══ Available data ══
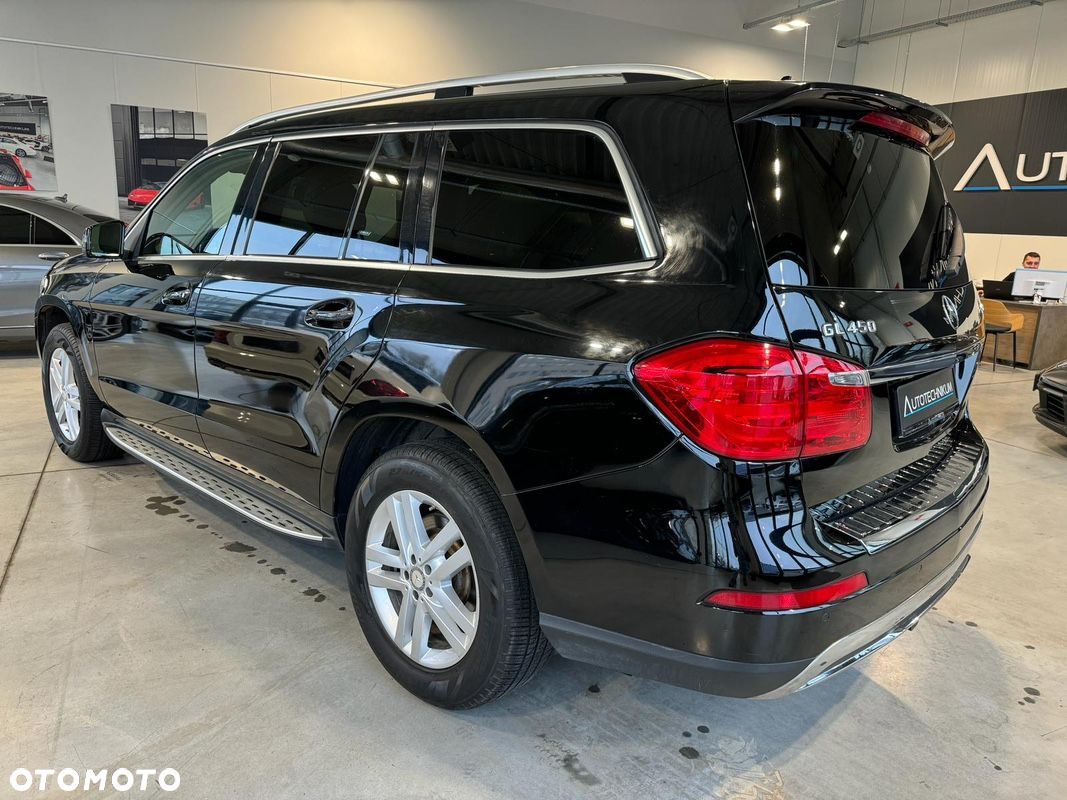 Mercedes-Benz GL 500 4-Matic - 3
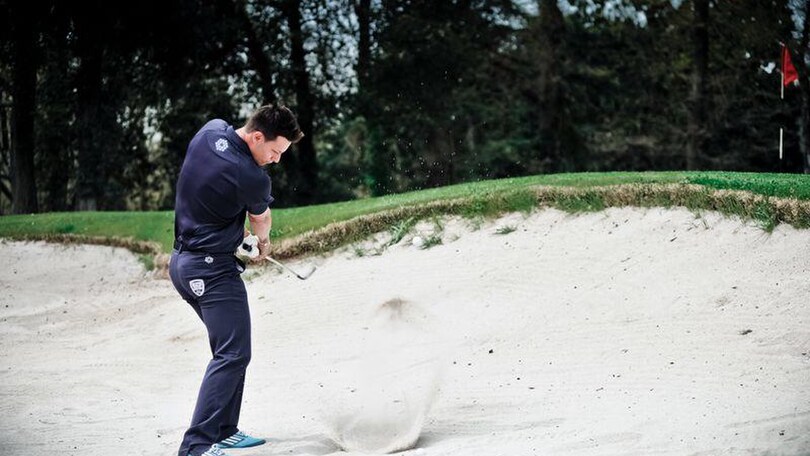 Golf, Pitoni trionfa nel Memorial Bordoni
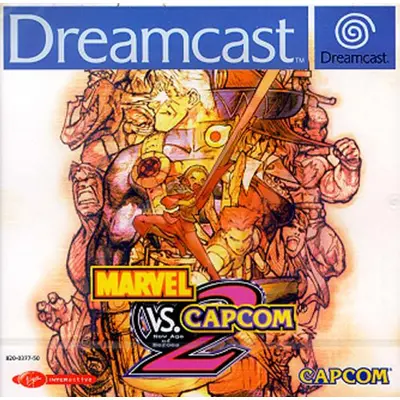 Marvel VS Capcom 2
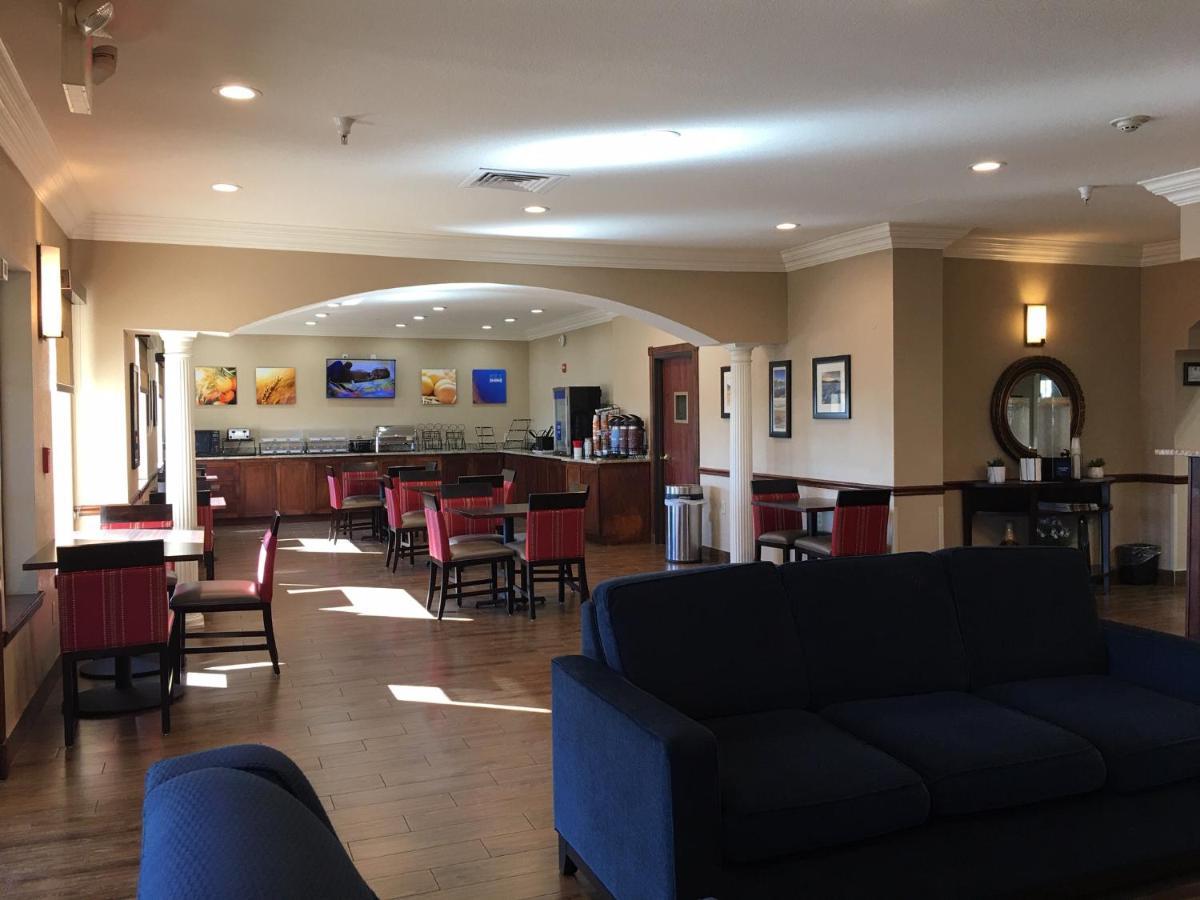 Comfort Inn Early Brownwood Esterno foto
═══
══ Available data ══
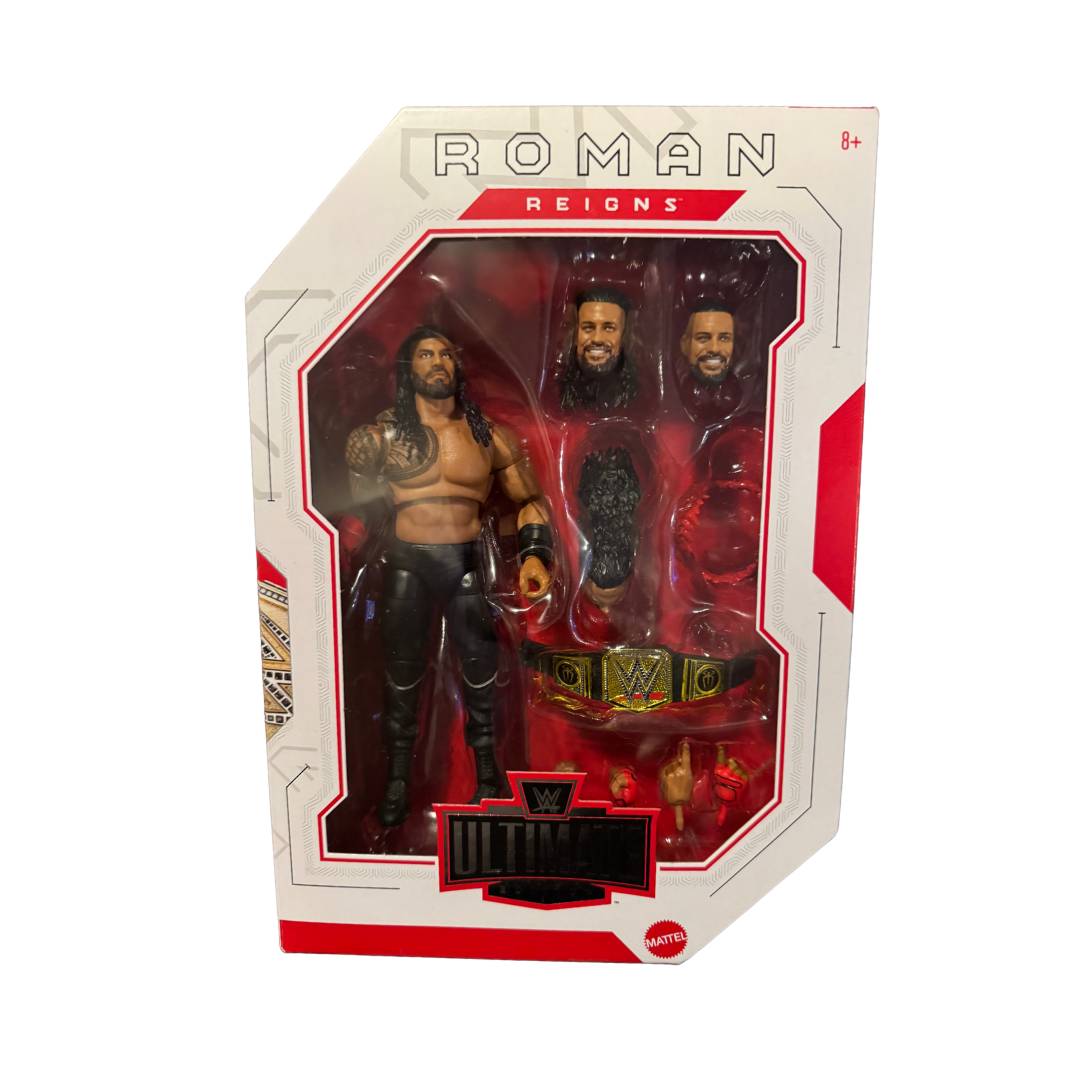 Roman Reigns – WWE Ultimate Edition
═══
§ What to work on: Your reply is to be an exact repeat of the listing above from the line holding "Marvel VS Capcom 2" down to the line holding "Comfort Inn Early Brownwood Esterno foto", ends included, pictures excluded.

§ Exercise output:
 Marvel VS Capcom 2
 Comfort Inn Early Brownwood Esterno foto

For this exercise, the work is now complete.